Tramps Like Us Vol. 14, by Yayoi Ogawa

TOKYOPOP has just released the final volume of Yayoi Ogawa’s sublimely romantic manga Tramps Like Us, and while we are definitely going to miss seeing new installments of this story every few months, we are thrilled that Ogawa ended her fourteen-volume series on such a satisfying note.

The heroine of Tramps Like Us is Sumire Iwaya, a tall, beautiful, highly competent journalist in her late twenties whose painful shyness is frequently mistaken for coldness. The hero of the series is twenty-year-old Takeshi Gouda, a classically trained dancer who supports himself by mooching off of older women. Sumire and Takeshi meet as their lives are falling apart: Takeshi has taken up residence in a cardboard box, and Sumire has just been dumped by her boyfriend and, thanks to her violent rejection of her boss’s sexual advances, demoted at work. Sumire isn’t even remotely sexually interested in Takeshi, but she’s desperate to find somebody who accepts her, and she offers to let him live with her—as her pet.

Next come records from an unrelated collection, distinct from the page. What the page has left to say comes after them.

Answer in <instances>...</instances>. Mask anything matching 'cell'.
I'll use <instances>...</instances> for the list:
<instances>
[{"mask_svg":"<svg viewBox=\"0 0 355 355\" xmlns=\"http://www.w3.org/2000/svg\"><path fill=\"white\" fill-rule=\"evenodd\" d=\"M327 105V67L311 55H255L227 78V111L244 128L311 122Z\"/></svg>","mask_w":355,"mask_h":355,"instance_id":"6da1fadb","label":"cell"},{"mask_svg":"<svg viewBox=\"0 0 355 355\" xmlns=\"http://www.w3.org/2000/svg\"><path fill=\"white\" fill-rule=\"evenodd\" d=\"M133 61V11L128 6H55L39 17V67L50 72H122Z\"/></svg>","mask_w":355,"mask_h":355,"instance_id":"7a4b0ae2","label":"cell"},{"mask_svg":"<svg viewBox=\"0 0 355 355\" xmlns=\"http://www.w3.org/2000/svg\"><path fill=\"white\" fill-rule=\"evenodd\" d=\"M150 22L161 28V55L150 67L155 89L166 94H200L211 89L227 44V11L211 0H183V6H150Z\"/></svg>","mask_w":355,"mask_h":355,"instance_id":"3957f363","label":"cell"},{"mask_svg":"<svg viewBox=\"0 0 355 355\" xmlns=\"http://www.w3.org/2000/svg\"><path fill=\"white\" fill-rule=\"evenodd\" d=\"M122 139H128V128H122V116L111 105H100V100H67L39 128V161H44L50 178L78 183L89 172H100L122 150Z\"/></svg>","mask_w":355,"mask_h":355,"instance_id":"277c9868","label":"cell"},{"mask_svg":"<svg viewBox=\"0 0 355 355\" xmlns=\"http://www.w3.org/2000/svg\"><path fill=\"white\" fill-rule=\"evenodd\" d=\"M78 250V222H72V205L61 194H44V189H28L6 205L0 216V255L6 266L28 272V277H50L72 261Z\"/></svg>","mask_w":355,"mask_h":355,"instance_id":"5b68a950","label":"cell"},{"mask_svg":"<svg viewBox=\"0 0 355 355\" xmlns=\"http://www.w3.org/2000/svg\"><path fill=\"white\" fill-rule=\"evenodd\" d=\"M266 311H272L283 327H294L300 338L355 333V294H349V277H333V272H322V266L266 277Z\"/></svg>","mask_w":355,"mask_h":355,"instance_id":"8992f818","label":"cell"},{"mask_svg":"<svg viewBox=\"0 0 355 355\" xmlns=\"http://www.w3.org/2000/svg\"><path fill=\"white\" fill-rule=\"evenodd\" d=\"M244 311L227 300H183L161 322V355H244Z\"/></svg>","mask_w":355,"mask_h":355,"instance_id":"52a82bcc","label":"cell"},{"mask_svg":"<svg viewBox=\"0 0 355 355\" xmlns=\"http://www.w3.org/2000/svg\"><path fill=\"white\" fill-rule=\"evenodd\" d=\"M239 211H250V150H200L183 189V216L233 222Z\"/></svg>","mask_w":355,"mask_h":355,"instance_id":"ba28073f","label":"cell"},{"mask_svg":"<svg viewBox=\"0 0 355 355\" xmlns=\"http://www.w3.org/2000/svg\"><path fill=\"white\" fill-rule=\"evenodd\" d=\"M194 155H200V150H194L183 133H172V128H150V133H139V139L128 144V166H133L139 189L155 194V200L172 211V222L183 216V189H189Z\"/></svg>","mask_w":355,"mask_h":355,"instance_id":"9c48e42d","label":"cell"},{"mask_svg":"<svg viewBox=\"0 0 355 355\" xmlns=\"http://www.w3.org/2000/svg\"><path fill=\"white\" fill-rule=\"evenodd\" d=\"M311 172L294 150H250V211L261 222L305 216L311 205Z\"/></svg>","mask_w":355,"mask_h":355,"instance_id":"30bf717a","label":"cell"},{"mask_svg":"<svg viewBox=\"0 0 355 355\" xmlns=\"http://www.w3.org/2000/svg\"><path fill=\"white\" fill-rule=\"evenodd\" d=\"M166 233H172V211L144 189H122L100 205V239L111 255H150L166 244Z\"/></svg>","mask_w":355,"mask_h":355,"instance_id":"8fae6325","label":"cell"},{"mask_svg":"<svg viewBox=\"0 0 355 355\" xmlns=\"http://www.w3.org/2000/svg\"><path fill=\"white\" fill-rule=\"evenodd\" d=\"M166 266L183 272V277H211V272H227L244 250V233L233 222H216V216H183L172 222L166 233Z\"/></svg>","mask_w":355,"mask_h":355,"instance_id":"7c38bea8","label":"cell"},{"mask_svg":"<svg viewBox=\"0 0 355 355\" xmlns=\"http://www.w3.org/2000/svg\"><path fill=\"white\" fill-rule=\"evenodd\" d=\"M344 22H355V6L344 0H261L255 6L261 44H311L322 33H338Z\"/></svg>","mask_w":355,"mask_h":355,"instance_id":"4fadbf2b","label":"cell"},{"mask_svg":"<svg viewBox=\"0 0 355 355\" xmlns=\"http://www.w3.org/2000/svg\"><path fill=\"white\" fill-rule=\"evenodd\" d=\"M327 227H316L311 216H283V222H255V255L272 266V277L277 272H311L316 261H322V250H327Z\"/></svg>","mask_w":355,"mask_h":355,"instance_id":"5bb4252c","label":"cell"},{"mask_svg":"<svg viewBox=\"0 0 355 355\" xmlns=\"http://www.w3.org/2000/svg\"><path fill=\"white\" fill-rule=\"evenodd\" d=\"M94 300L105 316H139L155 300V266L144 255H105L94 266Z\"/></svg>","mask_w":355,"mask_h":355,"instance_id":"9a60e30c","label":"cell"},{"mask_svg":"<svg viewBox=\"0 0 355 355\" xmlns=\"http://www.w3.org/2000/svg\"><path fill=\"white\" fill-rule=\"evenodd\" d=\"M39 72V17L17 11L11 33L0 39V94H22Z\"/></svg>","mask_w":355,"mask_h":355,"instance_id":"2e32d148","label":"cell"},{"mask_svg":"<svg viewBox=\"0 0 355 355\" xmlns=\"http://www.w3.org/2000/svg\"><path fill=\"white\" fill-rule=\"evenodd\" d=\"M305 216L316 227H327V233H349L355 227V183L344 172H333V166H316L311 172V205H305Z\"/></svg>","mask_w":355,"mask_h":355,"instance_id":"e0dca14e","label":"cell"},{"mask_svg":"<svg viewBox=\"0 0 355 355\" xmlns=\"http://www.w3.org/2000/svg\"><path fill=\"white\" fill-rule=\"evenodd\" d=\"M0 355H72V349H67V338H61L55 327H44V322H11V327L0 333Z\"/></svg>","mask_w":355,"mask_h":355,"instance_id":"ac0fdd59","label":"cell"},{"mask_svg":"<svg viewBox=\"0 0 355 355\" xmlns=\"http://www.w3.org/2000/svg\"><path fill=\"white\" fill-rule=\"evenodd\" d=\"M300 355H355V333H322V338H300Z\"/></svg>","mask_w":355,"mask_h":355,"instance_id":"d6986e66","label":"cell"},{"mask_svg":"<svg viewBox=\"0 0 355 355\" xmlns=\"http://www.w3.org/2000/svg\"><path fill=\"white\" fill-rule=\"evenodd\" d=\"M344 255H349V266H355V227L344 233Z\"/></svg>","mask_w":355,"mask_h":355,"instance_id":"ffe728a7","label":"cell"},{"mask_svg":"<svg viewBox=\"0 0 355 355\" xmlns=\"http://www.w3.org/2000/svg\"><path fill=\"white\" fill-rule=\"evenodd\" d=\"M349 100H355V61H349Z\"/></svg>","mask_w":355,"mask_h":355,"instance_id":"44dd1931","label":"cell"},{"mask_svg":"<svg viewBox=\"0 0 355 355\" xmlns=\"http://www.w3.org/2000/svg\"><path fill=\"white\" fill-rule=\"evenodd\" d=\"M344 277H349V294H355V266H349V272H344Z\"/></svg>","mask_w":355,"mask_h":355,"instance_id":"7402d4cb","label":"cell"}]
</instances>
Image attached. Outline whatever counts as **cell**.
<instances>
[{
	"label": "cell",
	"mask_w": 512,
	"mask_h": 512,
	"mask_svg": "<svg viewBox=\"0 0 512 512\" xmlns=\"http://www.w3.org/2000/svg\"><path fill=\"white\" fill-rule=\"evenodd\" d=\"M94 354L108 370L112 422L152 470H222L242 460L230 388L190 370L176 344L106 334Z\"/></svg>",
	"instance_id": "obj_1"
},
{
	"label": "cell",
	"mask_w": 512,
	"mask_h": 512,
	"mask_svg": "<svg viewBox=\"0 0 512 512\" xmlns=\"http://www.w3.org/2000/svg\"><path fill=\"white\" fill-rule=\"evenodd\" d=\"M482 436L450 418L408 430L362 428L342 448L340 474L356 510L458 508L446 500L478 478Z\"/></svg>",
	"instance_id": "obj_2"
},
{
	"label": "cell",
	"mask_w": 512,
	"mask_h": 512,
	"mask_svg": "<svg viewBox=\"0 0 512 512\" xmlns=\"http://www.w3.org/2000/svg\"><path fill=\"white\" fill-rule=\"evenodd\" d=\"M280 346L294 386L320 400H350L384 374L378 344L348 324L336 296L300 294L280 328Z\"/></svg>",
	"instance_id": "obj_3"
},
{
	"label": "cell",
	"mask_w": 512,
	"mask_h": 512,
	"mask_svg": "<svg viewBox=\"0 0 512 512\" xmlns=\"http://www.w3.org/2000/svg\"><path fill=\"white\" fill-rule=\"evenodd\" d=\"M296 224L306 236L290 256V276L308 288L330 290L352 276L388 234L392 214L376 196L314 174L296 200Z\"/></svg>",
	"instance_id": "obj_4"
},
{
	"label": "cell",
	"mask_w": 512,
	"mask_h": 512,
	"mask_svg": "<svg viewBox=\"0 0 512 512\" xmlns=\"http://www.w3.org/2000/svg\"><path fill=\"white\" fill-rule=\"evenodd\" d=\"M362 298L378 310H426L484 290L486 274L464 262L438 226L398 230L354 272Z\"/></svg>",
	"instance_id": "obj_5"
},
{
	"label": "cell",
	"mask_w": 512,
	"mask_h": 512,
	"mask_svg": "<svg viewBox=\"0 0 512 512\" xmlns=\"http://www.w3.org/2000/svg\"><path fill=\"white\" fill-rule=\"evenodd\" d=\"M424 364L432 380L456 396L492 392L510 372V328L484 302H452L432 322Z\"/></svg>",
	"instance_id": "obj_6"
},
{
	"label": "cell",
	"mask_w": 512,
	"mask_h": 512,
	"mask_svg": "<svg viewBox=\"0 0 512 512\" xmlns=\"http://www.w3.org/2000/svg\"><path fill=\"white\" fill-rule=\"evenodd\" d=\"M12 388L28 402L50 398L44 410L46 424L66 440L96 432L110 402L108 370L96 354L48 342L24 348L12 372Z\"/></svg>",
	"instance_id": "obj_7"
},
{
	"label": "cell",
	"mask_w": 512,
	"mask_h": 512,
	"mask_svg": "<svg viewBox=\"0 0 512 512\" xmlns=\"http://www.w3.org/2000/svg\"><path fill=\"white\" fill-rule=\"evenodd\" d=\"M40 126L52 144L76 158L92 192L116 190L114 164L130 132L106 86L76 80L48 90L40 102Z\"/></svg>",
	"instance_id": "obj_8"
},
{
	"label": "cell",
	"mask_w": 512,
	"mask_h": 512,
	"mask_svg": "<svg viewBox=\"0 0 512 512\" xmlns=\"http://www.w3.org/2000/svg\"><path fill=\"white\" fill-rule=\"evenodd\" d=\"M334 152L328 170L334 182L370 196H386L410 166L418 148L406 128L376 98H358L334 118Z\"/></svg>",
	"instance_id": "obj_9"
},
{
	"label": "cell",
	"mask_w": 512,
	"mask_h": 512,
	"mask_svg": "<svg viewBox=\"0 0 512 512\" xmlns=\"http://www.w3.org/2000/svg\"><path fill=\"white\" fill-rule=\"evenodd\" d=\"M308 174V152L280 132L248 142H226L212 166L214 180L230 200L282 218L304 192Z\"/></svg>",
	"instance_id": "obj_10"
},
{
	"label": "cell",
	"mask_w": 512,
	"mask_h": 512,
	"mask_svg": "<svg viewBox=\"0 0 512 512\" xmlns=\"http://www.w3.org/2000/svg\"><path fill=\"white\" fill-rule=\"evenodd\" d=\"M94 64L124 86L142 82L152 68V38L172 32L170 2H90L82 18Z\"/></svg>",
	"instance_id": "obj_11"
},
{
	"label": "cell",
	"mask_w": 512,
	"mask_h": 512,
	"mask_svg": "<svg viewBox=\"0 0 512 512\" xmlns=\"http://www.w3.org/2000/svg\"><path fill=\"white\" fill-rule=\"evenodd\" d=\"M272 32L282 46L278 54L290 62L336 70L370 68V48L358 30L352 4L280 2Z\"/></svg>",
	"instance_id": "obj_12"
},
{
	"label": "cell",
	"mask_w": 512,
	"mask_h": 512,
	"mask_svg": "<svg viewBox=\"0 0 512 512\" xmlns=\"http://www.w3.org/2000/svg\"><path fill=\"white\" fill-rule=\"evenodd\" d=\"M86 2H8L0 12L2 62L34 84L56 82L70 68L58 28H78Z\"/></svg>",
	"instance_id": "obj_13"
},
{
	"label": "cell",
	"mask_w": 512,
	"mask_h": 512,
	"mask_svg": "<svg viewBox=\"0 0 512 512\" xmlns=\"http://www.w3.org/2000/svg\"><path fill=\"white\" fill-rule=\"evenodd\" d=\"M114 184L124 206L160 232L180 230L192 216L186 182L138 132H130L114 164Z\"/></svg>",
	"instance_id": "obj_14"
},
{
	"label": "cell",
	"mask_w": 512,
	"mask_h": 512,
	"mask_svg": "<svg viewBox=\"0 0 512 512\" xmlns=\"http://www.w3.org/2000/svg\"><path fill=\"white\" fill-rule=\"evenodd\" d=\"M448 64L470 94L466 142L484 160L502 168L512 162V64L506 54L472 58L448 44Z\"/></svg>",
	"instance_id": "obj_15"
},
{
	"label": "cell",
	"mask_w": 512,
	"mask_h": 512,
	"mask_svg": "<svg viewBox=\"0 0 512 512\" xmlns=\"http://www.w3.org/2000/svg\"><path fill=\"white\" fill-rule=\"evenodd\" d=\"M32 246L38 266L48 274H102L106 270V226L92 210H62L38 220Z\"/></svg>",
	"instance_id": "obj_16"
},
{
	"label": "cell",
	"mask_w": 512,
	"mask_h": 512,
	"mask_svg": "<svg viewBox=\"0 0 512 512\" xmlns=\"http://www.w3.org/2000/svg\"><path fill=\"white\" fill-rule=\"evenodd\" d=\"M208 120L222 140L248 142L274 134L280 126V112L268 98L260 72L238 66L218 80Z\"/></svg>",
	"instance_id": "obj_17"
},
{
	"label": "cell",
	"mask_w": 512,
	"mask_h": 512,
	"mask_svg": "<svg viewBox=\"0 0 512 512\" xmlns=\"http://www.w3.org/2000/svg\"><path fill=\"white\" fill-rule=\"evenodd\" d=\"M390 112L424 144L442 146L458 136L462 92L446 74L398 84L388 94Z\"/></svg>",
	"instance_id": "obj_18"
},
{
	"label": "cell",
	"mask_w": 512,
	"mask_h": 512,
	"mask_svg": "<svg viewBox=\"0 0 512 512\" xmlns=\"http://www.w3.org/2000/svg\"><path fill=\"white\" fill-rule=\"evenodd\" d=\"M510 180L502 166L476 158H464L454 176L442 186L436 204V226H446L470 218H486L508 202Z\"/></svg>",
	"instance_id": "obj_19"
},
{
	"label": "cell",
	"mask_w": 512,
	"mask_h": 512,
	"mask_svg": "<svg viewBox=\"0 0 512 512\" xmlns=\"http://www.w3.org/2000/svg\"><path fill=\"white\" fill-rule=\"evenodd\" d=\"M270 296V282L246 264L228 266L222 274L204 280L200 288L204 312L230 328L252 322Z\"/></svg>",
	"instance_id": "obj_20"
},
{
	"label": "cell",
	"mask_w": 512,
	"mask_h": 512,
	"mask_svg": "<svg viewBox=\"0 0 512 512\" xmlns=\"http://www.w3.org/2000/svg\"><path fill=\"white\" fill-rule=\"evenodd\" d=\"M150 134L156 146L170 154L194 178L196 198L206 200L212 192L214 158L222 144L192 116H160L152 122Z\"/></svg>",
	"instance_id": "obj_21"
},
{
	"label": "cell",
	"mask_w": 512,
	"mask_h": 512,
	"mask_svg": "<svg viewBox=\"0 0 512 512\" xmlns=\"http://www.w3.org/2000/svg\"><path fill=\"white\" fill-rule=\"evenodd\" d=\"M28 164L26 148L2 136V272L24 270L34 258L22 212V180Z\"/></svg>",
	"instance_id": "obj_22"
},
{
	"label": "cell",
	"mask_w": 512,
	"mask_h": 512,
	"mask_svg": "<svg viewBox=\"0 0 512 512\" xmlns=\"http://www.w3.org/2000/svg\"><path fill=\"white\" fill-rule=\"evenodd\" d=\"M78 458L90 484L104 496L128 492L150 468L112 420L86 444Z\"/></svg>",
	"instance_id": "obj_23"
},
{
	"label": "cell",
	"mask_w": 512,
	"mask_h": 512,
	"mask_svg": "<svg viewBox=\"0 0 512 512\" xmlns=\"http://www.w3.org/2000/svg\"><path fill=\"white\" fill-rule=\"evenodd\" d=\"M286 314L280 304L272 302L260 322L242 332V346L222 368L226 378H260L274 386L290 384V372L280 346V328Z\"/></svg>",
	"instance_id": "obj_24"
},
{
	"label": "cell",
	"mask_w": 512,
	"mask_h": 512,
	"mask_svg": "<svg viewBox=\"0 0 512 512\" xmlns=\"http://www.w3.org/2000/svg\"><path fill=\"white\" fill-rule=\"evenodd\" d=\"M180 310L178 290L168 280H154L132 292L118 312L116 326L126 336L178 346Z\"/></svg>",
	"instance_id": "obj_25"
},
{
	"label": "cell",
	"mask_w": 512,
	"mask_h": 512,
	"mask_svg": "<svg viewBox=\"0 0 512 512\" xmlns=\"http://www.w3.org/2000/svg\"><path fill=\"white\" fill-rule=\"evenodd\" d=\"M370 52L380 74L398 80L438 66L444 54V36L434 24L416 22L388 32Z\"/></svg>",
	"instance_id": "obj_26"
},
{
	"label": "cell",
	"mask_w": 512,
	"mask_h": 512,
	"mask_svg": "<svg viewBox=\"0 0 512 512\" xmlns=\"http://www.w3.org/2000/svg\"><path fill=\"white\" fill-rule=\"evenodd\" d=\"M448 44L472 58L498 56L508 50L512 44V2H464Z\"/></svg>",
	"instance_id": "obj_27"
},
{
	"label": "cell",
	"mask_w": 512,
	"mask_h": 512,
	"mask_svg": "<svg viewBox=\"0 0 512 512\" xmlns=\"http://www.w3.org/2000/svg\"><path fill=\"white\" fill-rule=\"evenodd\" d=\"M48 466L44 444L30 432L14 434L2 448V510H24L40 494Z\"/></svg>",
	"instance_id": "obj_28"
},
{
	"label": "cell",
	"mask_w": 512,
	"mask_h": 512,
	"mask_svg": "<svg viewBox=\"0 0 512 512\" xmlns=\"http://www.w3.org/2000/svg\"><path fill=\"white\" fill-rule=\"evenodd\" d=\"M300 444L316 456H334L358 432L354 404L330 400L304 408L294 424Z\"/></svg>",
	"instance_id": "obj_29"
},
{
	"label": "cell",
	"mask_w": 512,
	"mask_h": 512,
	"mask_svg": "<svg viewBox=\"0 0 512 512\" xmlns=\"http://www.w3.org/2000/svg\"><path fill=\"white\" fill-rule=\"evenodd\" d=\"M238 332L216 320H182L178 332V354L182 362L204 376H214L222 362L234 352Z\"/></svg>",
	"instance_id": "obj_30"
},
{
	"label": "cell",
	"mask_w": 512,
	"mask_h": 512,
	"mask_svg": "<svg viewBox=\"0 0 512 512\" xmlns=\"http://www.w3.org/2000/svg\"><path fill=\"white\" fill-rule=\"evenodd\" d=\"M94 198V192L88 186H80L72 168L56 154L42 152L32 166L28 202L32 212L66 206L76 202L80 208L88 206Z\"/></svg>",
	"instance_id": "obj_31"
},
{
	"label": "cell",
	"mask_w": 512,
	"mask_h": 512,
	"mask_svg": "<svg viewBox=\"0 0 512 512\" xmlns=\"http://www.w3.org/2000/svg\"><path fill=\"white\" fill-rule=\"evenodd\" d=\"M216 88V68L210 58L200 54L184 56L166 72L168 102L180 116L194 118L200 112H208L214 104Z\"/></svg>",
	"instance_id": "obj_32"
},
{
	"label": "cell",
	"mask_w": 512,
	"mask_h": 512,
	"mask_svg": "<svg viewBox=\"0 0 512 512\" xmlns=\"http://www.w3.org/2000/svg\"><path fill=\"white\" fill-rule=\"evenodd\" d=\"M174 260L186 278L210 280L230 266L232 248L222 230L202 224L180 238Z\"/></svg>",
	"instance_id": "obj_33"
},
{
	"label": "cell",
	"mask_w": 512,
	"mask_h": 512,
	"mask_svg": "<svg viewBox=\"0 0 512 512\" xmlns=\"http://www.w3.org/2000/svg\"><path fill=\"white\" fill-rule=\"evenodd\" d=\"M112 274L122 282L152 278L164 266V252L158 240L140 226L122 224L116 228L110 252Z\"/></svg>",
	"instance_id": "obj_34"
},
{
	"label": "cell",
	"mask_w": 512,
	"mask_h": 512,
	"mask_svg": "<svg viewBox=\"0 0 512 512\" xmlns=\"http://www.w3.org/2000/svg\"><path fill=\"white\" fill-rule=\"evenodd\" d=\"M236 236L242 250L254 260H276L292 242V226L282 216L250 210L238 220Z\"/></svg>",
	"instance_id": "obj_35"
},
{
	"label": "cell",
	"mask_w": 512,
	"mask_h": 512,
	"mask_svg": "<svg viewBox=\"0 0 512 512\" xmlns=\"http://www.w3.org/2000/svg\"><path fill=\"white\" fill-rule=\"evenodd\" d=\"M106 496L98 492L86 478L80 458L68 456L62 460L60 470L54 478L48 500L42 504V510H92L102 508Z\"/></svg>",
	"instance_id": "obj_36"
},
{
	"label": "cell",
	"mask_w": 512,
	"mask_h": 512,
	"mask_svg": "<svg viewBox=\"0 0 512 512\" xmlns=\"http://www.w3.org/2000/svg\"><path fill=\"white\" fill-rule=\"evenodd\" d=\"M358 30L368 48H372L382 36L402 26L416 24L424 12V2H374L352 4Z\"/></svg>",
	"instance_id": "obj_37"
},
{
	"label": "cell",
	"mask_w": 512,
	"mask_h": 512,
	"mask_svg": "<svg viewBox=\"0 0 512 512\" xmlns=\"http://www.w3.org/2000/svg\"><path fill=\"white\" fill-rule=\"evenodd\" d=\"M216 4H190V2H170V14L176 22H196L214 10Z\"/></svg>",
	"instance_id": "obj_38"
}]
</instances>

Takeshi agrees, clearly hoping that “pet” is actually a euphemism for something much kinkier, but he’s disillusioned when Sumire promptly re-names him after her beloved childhood dog, Momo, and starts treating him like an endearing but mildly obnoxious puppy.

Over the course of the series, Sumire and Momo interact with friends, lovers, co-workers, family, and each other, and discover they have more in common then anyone could have guessed. More emotionally self-aware than Sumire, Momo soon realizes that he has fallen in love with her, but he’s equally aware that Sumire sees him only as a pet. It takes Sumire much longer to discover her feelings, and it isn’t until the final few volumes of the series that the story shifts into straightforward romantic territory. We were a little concerned about the story’s conclusion—Ogawa has ended series on an unresolved note before, and the first two-thirds of Tramps Like Us offered no guarantee of a happily-ever-after for both of its characters—but we are delighted to report that the final volume of this series is totally awesome.

Tramps Like Us doesn’t make the greatest first impression: manga fans shy away from Ogawa’s distinctive artwork (admittedly, her huge-eyed, broad-mouthed, long-nosed characters do look sort of like llamas—but her style really grows on you, we promise!), and non-manga readers get antsy about the provocative title, aggressively pink spines, and slinky cover images. We understand why some of our more sensitive readers would hesitate to be seen publicly buying a book with a title and cover like this one, we really do...

...but that’s what God gave us online shopping for, right? Ogawa’s series is alternately moving and side-splittingly funny, with charmingly flawed characters that truly grow and change over the course of the story. Tramps Like Us is one of the best romances we have ever read—of any type—and we’d hate to think that fear of some snotty bookseller’s raised eyebrows might prevent any of our beloved readers from checking it out for themselves.